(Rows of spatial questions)
>>>

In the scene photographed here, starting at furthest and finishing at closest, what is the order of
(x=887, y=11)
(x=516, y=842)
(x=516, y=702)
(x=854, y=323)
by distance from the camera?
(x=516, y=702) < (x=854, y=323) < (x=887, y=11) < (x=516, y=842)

<<<

- **GIVEN REQUEST**: Write out every one of the rows above again, word for word, with nothing changed.

- **RESULT BELOW**:
In the scene photographed here, starting at furthest and finishing at closest, what is the order of
(x=887, y=11)
(x=516, y=842)
(x=516, y=702)
(x=854, y=323)
by distance from the camera?
(x=516, y=702) < (x=854, y=323) < (x=887, y=11) < (x=516, y=842)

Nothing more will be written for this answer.